- **READING TEXT**
■ ■ ■ ■
My mothers the lazy one. She's home all day long. She does watch my sisters kid, but she plops him in front of the TV. She doesn't interact with him. She has cleaning people that come to her house and clean for her. Yes, she's that lazy she won't even clean her own house! My dad does all of the cooking for holidays and special occassions. During the week she'll eat a bagel for dinner and my dad will make himself a salad for dinner. She doesn't even cook. And yet she complains about me and if something isn't perfect in my house. I have two kids whom I interact with and teach and play with. Plus I clean and straighten my entire house by myself with no help from anyone. Plus I cook my family 3 meals a day. Plus I get my kids their healthy snacks during the day. Plus I do this without my husband being around because he's gone from 5:30 am - 11:30 pm. I give them their baths by myself, I do all of the food shopping by myself (unlike my mom....my dad does the food shopping), I do everything. My husband goes to work and pays the bills. But I will soon be taking over that job too. As soon as he has some time to go over everything with me, I will be paying all of the bills. My dad works 5 days a week, and long days, plus he does everything at the house OR my mom has cleaning people to do it. All she does is sit around on the sofa playing her little hand held games while my sisters kid watches TV. Yet she insults me. Yeah, okay. That makes sense.
Why do people suck. Why do some people take great pleasure in making other people feel so bad about themselves? I have to say, she honestly ruined my Mother's Day. Bryan did good. The kids were good. Even dispite Justin's tantrum things would have been good had I had the chance to do things my way. But now, she had to butt in, insult me, do things her way, and ruin things for me. I'm just so disgusted.
I'm done with her. See if I call her again. I think not.
Every morning now Justin wakes up and wishes me a Happy Mother's Day. He's so sweet. Every day should be Mother's Day. God knows I devote my life to those kids. He's a good kid. Gabriella fell yesterday and bumped her chin. I tried to hug her and make her feel better but she didn't want me, she wanted Justin. She walked over to him and he gave her a great big hug and she put her head down on his chest and she just cried and cried. And he hugged her and told her it was okay and not to cry because he's here. How sweet is that! She looked up at him and he gave her a kiss on her ouchy chin, hugged her again and then wiped her tears. Then the two of them went off and played together. They are the sweetest kids a mom could ever hope for. They love each other so much. I can't believe she wanted to be comforted by her big brother, and my little 3 year old knew what she needed and just loved her. Bryan said it's because Justin sees how I am with both of them, so I guess I'm doing something right by my kids. I'm teaching them to be loving and compassionate. God, I really love those kids. They are good kids.
■ ■ ■ ■
- **DATASET RECORDS**
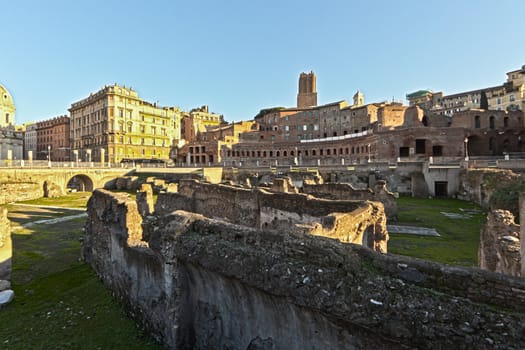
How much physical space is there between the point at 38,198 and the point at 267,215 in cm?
3694

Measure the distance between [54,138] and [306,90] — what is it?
86868mm

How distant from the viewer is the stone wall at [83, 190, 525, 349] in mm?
3156

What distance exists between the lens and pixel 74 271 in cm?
1086

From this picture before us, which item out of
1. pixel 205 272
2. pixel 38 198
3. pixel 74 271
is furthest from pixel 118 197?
pixel 38 198

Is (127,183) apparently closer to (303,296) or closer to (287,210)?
(287,210)

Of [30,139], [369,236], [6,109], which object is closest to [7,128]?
[6,109]

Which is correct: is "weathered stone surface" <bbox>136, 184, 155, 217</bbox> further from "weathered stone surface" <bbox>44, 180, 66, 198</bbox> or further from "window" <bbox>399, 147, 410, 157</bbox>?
"window" <bbox>399, 147, 410, 157</bbox>

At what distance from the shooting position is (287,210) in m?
11.4

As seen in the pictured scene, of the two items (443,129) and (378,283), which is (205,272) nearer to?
(378,283)

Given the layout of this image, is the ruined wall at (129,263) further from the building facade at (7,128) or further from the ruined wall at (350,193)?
the building facade at (7,128)

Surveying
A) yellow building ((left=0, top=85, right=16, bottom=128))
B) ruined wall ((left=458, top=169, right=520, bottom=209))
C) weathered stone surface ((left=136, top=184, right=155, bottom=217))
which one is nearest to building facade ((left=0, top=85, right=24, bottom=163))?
yellow building ((left=0, top=85, right=16, bottom=128))

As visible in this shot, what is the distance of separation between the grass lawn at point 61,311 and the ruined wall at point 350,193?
1250cm

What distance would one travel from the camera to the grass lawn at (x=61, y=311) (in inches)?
254

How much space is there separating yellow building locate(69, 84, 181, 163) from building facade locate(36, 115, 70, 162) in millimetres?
6782
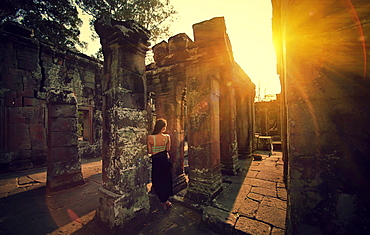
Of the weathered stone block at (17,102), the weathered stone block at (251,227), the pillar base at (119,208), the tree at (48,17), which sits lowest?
the weathered stone block at (251,227)

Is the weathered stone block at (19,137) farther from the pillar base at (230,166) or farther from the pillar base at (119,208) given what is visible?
the pillar base at (230,166)

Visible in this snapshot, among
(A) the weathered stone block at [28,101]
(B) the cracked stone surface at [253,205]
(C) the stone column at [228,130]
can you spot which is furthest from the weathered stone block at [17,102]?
(B) the cracked stone surface at [253,205]

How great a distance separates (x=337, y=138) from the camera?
115 cm

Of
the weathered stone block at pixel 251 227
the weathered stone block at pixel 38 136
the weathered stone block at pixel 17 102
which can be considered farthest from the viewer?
the weathered stone block at pixel 38 136

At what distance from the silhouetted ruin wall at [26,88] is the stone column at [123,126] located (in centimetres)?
393

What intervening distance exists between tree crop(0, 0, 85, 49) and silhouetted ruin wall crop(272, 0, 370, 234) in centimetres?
1148

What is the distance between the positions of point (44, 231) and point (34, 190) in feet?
7.68

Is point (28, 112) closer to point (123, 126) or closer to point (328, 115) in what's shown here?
point (123, 126)

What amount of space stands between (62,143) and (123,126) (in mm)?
3109

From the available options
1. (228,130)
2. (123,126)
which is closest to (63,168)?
(123,126)

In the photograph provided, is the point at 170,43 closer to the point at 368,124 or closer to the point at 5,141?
the point at 368,124

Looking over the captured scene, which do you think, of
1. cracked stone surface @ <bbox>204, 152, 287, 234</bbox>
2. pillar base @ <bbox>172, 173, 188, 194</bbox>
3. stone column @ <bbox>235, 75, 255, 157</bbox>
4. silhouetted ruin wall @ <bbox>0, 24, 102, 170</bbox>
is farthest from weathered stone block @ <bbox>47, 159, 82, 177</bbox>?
stone column @ <bbox>235, 75, 255, 157</bbox>

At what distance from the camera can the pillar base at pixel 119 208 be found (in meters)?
2.21

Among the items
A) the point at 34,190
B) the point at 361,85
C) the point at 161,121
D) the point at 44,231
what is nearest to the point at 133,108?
the point at 161,121
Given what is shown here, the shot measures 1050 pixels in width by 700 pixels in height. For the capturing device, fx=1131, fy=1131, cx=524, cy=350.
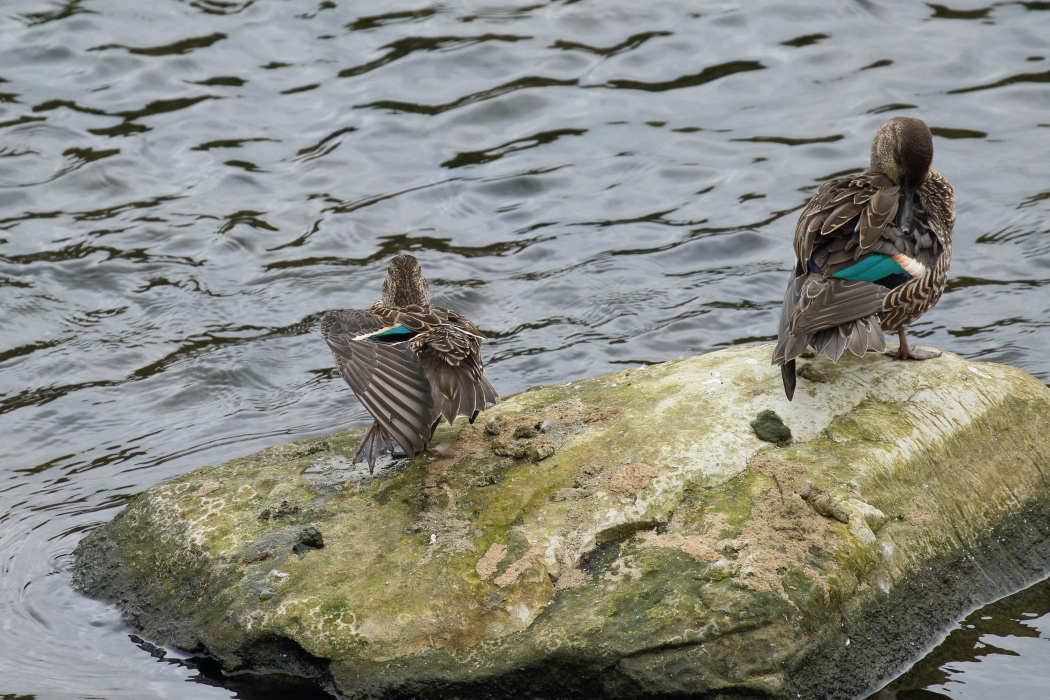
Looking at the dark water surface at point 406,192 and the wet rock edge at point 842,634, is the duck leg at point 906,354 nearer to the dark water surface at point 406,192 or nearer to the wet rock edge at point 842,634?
the wet rock edge at point 842,634

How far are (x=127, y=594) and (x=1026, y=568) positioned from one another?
13.1 feet

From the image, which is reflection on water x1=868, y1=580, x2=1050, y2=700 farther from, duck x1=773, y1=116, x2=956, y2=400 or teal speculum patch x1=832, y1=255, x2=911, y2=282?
teal speculum patch x1=832, y1=255, x2=911, y2=282

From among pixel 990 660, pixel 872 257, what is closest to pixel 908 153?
pixel 872 257

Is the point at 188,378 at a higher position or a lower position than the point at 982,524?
Result: lower

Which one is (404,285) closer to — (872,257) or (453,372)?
(453,372)

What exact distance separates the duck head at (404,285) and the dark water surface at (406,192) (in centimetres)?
113

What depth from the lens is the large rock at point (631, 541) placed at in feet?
13.8

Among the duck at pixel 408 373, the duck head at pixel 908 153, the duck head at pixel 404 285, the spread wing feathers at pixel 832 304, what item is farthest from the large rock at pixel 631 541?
the duck head at pixel 404 285

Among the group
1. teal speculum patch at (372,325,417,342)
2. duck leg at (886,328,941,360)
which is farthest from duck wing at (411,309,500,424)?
duck leg at (886,328,941,360)

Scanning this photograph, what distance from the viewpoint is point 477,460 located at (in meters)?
5.23

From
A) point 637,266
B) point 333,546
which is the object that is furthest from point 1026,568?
point 637,266

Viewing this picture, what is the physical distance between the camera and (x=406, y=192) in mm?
10289

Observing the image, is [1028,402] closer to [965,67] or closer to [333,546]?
[333,546]

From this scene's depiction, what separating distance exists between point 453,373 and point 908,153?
2.57 m
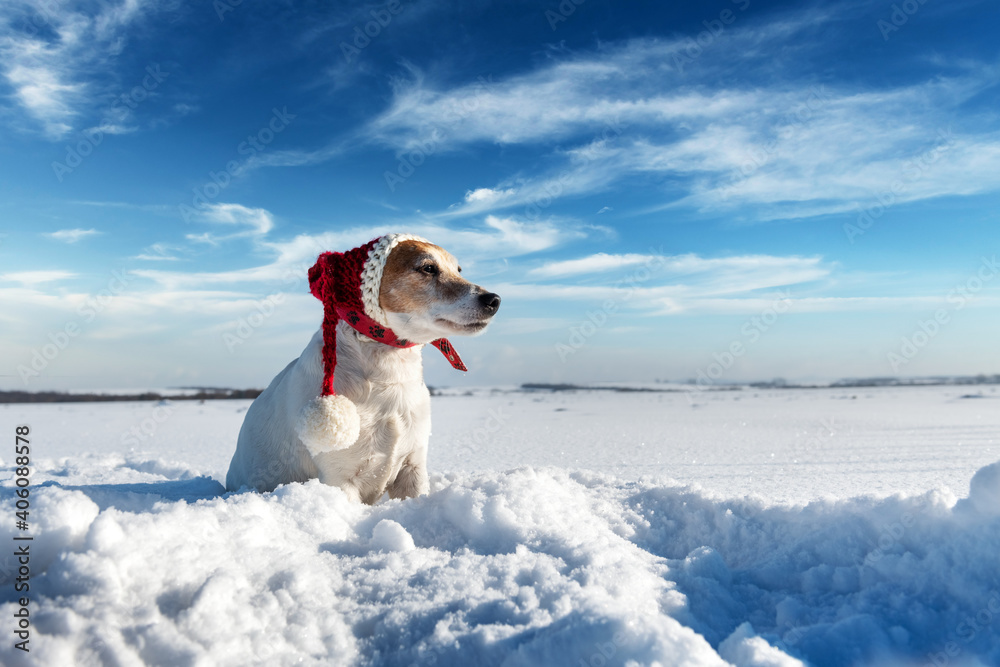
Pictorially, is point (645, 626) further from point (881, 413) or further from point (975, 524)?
point (881, 413)

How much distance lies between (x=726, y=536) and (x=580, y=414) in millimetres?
9531

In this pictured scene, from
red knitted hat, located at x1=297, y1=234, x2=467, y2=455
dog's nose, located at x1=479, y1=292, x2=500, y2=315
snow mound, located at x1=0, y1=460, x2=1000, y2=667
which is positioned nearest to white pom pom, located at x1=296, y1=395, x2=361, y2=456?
red knitted hat, located at x1=297, y1=234, x2=467, y2=455

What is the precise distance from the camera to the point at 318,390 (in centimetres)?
275

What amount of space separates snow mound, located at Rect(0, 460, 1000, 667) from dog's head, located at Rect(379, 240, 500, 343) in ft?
2.53

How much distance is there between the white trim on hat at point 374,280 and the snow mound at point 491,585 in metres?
0.81

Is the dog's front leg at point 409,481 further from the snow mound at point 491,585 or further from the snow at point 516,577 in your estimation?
the snow mound at point 491,585

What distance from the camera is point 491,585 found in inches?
71.8

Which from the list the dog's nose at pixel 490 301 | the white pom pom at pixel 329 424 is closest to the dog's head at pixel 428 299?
the dog's nose at pixel 490 301

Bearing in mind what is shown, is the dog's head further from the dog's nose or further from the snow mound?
the snow mound

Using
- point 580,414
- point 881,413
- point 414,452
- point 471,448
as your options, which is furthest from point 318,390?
point 881,413

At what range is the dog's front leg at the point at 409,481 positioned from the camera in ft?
9.73

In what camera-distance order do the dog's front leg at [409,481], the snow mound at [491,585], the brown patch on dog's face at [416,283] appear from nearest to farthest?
1. the snow mound at [491,585]
2. the brown patch on dog's face at [416,283]
3. the dog's front leg at [409,481]

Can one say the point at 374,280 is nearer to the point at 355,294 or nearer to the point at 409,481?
the point at 355,294

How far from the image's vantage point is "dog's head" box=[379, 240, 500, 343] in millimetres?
2662
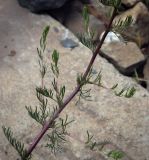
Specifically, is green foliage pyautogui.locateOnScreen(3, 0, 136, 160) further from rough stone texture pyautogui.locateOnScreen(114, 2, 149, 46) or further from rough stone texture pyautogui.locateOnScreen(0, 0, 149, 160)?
rough stone texture pyautogui.locateOnScreen(114, 2, 149, 46)

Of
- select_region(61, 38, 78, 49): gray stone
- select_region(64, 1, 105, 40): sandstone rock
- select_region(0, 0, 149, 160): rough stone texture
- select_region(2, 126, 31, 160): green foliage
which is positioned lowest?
select_region(0, 0, 149, 160): rough stone texture

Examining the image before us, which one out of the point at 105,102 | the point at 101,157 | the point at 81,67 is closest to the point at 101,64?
the point at 81,67

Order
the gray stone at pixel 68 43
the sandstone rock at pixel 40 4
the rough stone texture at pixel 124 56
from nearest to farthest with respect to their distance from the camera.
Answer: the rough stone texture at pixel 124 56 < the gray stone at pixel 68 43 < the sandstone rock at pixel 40 4

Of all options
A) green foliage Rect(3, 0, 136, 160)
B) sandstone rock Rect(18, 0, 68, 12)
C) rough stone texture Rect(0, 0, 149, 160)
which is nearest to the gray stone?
rough stone texture Rect(0, 0, 149, 160)

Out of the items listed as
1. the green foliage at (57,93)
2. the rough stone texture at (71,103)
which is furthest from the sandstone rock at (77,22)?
the green foliage at (57,93)

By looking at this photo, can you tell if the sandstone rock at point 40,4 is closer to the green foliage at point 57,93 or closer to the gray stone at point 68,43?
the gray stone at point 68,43

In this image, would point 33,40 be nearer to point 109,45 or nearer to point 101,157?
point 109,45
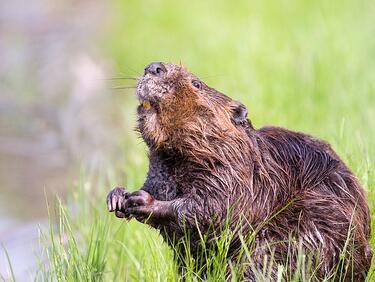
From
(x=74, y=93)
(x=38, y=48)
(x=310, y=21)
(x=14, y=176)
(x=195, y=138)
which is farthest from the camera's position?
(x=38, y=48)

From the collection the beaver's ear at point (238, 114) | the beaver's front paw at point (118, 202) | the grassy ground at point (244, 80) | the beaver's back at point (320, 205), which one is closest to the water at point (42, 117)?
the grassy ground at point (244, 80)

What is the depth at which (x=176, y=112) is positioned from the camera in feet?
12.8

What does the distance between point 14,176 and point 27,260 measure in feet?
6.39

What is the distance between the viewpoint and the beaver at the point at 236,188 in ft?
12.4

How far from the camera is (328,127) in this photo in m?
6.30

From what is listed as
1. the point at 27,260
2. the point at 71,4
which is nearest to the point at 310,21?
the point at 27,260

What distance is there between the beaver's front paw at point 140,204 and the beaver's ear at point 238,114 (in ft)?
1.49

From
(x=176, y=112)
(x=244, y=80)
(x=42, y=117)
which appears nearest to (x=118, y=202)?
(x=176, y=112)

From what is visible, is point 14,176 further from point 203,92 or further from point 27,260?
point 203,92

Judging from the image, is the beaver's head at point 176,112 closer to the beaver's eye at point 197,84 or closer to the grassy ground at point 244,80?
the beaver's eye at point 197,84

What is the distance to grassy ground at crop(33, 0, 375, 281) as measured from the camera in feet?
14.5

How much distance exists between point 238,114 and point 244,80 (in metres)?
3.80

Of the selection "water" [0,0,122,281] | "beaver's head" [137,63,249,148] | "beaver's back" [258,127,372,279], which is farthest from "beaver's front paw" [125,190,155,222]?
"water" [0,0,122,281]

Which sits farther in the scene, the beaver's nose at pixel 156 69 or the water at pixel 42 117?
the water at pixel 42 117
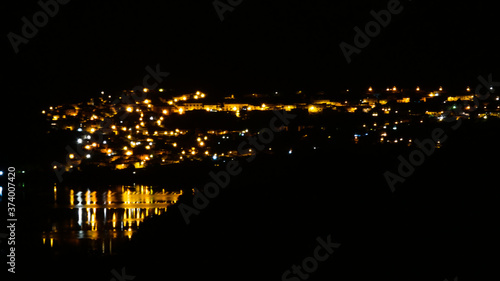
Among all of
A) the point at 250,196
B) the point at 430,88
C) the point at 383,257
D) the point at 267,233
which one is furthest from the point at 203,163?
the point at 383,257

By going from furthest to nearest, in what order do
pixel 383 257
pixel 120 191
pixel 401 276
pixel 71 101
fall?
1. pixel 71 101
2. pixel 120 191
3. pixel 383 257
4. pixel 401 276

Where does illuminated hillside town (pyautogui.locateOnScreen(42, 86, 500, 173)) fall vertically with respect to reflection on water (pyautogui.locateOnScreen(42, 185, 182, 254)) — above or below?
above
■ ■ ■ ■
- **WHAT TO PRODUCE**
Continue the Mother's Day diary entries from where they stop.

- **TASK RESULT**
I haven't talked to my mom in 2 days, going on day 3. I'm okay with it. I need some space from her. I can't stand the way she tries to take over my role. She over steps her boundaries as mom-mom and tries to be the mom. I just can't have that anymore. And if I don't call her then she won't call me. That's the way it always works. Whatever. I'm far to busy with my life to worry about petty crap like that.
Bryan didn't get home from work until 9:30 last night. Last night was supposed to be his early night. His night to spend with his family. Since every other night he works from 5:30 am to 11:30 pm. So much for an early night. He actually had the nerve to ask where the baby was. HELLO? She goes to bed at 8:00, although last night she was in bed by 7:30. You want to see her, come home when you are supposed to be home on your EARLY NIGHT - 6:00!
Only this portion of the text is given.